No aprecio la idea del documental con el solo objetivo de cazar imágenes bellas, ni el melodramatismo que debilita los contenidos.

Rigoberto López

Cuatro años después del Primer Congreso de Educación y Cultura (1971), en el cual se presentaron ponencias como “El cine y la educación” y “Para una definición del documental”, mientras se celebraba el Primer Congreso del Partido Comunista de Cuba, se exhibían en nuestras salas de cine películas como Conducta indecorosa (Michael Anderson), Mella (Enrique Pineda Barnet)… En 1975 Víctor Casaus presentó Alicia, Santiago Álvarez El primer delegado y Abril de Vietnam en el año del Gato, Jesús Díaz y Fernando Pérez Puerto Rico y Rigoberto López (1947-2019) insistía como documentalista, pues el autor de De una Vieja Habana (1968), El arroz (1969) y El puerto: Toma 1 (1970) dio a conocer en 1975 tres obras: Crímenes de guerra, Apuntes para la historia del movimiento obrero cubano y La primera intervención.

La primera intervención acaso fue la más representativa no solo de una época, sino de las conveniencias y reiteraciones creativas en la Isla. Aún hoy, impactan las imágenes rescatadas del desembarco de los estadounidenses en la Cuba de 1898 integradas al conjunto. Pero el riesgo consistía en comenzar o seguir, más que una iniciativa estética, una línea temática distante de lo habitual o lo políticamente correcto. Los propósitos didácticos en el recorrido historicista de La primera intervención, no podían ser más decisivos para las posteriores entregas de Rigoberto López.

¿Valdría valorar la documentalística del director, tanto lo que pudo ser trabajo por encargo como las realizaciones de su propia inspiración, para saber si, más allá de Granada: el despegue de un sueño (1983), Mensajero de los dioses (1989) y Yo soy del son a la salsa (1996), por ejemplo, hubo otros saldos estéticos de valía por encima del también creador de largometrajes como Roble de olor (2003) y Vuelos prohibidos (2015)? Pues claro, así sepamos de antemano que, por muchos anhelos suyos de contarnos historias de ficción y, amén de su indiscutible conocimiento musical, López era, sobre todo, un cineasta de varios registros culturales e históricos. Este detalle no carece de repercusión, habida cuenta de que realizó más de 25 documentales. No será necesario detenerse en todos, puesto que, no obstante sus diferencias, cada uno de ellos no desdice de los otros.

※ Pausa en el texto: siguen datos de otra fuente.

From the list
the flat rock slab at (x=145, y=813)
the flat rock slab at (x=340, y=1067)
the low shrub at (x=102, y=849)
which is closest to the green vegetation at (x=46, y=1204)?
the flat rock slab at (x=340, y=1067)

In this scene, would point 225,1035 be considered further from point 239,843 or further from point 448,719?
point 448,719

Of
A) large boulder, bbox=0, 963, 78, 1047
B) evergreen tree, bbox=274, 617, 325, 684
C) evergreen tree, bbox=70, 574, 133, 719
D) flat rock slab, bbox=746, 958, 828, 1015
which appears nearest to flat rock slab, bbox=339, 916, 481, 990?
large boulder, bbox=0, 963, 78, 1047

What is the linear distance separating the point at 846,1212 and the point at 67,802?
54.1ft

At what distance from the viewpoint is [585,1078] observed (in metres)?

Este cine nuestro (1980), dirigido también el mismo año de Junto al golfo y El eslabón más fuerte, es una obra muy revisitada porque fue filmada durante el primer Festival de Cine Latinoamericano de La Habana, y ello supuso captar al mismo tiempo no solo el arranque de tan importante evento cultural, sino recoger los testimonios de numerosos realizadores e intelectuales latinoamericanos, figuras decisivas como Miguel Littín, Fernando Birri, Gerardo Sarno, José Estrada…, quienes dejaron planteados no solo sus intereses creativos sino sus posturas ideológicas. Pasados los años, es un material importantísimo por los entrevistados y las imágenes colaterales sobre el suceso cinematográfico.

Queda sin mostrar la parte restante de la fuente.